• **TASK DIRECTIONS**: In the data below, find every line that has the string "predicted", and copy it.

• **Saved data entries**:
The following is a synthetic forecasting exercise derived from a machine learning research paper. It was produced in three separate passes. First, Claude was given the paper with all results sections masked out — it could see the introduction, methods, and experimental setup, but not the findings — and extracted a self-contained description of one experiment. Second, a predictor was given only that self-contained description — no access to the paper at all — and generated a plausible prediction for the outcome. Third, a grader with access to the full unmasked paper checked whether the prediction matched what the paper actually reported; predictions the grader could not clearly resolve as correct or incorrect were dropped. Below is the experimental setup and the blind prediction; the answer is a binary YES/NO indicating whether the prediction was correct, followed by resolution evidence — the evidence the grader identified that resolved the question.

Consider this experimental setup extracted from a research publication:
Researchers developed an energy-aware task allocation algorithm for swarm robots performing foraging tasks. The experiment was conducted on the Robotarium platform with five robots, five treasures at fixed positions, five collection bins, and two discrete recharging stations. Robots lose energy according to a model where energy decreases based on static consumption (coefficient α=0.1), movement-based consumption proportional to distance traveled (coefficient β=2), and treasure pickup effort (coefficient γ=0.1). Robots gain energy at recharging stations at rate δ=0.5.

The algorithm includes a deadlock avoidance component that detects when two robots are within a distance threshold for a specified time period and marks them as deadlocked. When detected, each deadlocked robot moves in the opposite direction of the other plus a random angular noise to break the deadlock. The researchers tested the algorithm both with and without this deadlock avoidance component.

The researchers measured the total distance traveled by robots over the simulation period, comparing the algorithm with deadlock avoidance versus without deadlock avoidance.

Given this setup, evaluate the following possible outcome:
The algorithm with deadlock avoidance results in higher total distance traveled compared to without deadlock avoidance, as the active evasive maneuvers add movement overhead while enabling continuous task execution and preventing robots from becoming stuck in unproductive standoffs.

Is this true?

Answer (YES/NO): YES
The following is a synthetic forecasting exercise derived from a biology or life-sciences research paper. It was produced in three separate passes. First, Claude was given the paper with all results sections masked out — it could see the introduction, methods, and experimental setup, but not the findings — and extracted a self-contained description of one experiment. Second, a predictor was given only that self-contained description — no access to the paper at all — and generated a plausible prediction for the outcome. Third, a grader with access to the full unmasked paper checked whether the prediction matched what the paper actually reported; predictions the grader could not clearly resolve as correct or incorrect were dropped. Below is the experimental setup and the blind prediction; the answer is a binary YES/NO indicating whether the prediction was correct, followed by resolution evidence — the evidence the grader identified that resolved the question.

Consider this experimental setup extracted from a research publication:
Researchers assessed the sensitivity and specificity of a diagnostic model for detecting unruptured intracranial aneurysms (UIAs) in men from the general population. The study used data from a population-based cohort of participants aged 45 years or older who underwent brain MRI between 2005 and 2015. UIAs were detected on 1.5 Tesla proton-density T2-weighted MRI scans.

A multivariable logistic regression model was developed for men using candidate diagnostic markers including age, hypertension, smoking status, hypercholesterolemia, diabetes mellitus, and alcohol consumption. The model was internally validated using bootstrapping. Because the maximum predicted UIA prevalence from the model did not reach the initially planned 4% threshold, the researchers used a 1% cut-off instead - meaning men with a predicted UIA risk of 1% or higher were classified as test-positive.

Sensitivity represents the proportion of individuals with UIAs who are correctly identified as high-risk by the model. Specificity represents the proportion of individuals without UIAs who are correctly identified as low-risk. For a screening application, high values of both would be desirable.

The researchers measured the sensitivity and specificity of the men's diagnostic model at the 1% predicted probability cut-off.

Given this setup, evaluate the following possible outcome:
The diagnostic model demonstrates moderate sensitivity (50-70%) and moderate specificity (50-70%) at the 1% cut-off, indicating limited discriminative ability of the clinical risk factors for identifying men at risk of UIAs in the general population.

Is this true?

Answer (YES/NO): YES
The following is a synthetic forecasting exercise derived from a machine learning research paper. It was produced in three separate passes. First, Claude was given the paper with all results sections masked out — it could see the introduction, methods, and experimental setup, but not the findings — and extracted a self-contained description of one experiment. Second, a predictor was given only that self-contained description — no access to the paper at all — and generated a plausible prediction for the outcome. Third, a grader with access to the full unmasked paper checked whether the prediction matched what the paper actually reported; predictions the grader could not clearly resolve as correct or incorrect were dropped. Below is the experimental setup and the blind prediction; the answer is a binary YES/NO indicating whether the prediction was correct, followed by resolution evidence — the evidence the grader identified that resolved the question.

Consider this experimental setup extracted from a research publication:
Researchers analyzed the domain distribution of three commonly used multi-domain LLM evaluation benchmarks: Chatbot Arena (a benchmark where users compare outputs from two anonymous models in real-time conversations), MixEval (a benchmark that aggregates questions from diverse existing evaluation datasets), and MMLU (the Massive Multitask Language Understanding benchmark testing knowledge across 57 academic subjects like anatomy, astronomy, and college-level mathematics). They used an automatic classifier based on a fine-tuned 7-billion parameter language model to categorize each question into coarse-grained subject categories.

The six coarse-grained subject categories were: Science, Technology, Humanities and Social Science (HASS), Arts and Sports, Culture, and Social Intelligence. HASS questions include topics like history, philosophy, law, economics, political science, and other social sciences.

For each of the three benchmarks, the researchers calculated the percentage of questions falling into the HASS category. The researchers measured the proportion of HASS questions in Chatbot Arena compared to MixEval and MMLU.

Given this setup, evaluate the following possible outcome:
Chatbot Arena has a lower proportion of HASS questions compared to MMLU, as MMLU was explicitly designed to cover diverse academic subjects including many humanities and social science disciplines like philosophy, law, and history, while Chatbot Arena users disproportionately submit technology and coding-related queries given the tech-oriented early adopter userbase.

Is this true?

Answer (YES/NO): YES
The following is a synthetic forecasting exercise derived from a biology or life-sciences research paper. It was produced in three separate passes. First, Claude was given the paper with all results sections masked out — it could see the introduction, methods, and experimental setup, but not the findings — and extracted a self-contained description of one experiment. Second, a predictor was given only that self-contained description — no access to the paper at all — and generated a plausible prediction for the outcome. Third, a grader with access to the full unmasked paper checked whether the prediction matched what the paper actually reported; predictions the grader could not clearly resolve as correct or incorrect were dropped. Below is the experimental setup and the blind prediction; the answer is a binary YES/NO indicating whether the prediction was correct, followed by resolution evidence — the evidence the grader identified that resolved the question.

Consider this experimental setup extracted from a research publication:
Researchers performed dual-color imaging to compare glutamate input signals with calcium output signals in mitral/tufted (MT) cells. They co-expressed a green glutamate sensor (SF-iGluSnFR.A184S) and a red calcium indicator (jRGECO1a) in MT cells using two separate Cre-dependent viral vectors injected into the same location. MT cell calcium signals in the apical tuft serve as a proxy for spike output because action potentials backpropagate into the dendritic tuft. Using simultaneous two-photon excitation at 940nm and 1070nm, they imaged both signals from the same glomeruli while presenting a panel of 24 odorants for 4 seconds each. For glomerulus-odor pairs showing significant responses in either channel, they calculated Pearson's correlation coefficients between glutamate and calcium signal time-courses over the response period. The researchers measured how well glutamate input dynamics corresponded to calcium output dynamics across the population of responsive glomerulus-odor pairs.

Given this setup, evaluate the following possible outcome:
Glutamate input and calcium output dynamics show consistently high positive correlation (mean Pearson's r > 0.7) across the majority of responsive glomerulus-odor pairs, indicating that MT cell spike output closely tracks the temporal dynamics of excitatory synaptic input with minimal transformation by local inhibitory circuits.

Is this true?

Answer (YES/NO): YES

• **OUTPUT FOR THIS TASK**:
A multivariable logistic regression model was developed for men using candidate diagnostic markers including age, hypertension, smoking status, hypercholesterolemia, diabetes mellitus, and alcohol consumption. The model was internally validated using bootstrapping. Because the maximum predicted UIA prevalence from the model did not reach the initially planned 4% threshold, the researchers used a 1% cut-off instead - meaning men with a predicted UIA risk of 1% or higher were classified as test-positive.
The researchers measured the sensitivity and specificity of the men's diagnostic model at the 1% predicted probability cut-off.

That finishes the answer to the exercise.